(Stored data)
______________________________

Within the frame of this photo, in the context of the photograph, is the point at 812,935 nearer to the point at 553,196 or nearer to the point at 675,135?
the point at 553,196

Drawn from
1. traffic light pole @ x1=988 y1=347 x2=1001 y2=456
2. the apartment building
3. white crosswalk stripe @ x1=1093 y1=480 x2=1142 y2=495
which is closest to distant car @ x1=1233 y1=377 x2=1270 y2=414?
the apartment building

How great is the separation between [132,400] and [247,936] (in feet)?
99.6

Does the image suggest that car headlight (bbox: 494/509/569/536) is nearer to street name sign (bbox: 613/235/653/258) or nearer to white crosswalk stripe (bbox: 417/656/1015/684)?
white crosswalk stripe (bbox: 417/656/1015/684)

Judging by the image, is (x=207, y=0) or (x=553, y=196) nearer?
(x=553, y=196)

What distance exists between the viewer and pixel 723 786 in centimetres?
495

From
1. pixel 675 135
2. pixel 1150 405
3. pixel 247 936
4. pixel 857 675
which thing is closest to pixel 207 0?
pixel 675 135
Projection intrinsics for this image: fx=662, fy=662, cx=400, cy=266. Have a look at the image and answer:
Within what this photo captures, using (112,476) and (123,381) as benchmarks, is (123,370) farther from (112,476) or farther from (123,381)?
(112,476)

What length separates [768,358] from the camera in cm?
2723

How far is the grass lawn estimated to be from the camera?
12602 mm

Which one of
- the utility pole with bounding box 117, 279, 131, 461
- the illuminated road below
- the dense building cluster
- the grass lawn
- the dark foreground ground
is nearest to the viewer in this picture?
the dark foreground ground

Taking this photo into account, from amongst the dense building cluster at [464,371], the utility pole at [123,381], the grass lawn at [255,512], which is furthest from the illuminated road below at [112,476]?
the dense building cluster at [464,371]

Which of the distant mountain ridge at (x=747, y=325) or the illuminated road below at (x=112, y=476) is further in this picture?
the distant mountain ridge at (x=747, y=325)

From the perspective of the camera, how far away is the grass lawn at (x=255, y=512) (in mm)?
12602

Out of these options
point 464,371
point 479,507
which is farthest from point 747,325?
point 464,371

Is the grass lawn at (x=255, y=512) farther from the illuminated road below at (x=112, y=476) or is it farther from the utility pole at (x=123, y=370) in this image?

______________________________

**Your goal**
Express every line of the rows above as a string in a JSON list, one string per line, and omit the blank lines.

**Task solution**
[
  "Within the frame of this photo, in the context of the photograph, is the point at 812,935 nearer to the point at 553,196 or nearer to the point at 675,135?",
  "the point at 553,196",
  "Drawn from",
  "1. traffic light pole @ x1=988 y1=347 x2=1001 y2=456",
  "2. the apartment building",
  "3. white crosswalk stripe @ x1=1093 y1=480 x2=1142 y2=495",
  "which is closest to distant car @ x1=1233 y1=377 x2=1270 y2=414?",
  "the apartment building",
  "How great is the separation between [132,400] and [247,936] (in feet)?",
  "99.6",
  "Does the image suggest that car headlight (bbox: 494/509/569/536) is nearer to street name sign (bbox: 613/235/653/258) or nearer to white crosswalk stripe (bbox: 417/656/1015/684)?",
  "white crosswalk stripe (bbox: 417/656/1015/684)",
  "Judging by the image, is (x=207, y=0) or (x=553, y=196) nearer?",
  "(x=553, y=196)",
  "What distance exists between the viewer and pixel 723 786 in centimetres?",
  "495",
  "From",
  "1. pixel 675 135",
  "2. pixel 1150 405",
  "3. pixel 247 936",
  "4. pixel 857 675",
  "which thing is closest to pixel 207 0?",
  "pixel 675 135",
  "Projection intrinsics for this image: fx=662, fy=662, cx=400, cy=266. Have a look at the image and answer:",
  "Within what this photo captures, using (112,476) and (123,381) as benchmarks, is (123,370) farther from (112,476) or farther from (123,381)?",
  "(112,476)",
  "What length separates [768,358] from the camera in cm?",
  "2723",
  "How far is the grass lawn estimated to be from the camera?",
  "12602 mm",
  "Which one of",
  "- the utility pole with bounding box 117, 279, 131, 461",
  "- the illuminated road below",
  "- the dense building cluster",
  "- the grass lawn",
  "- the dark foreground ground",
  "is nearest to the viewer in this picture?",
  "the dark foreground ground",
  "Taking this photo into account, from amongst the dense building cluster at [464,371], the utility pole at [123,381], the grass lawn at [255,512], which is furthest from the illuminated road below at [112,476]?",
  "the dense building cluster at [464,371]",
  "Which of the distant mountain ridge at (x=747, y=325) or the illuminated road below at (x=112, y=476) is further in this picture?",
  "the distant mountain ridge at (x=747, y=325)",
  "From the perspective of the camera, how far away is the grass lawn at (x=255, y=512) (in mm)?",
  "12602",
  "Out of these options",
  "point 464,371",
  "point 479,507",
  "which is farthest from point 747,325?",
  "point 464,371",
  "Is the grass lawn at (x=255, y=512) farther from the illuminated road below at (x=112, y=476) or is it farther from the utility pole at (x=123, y=370) in this image?"
]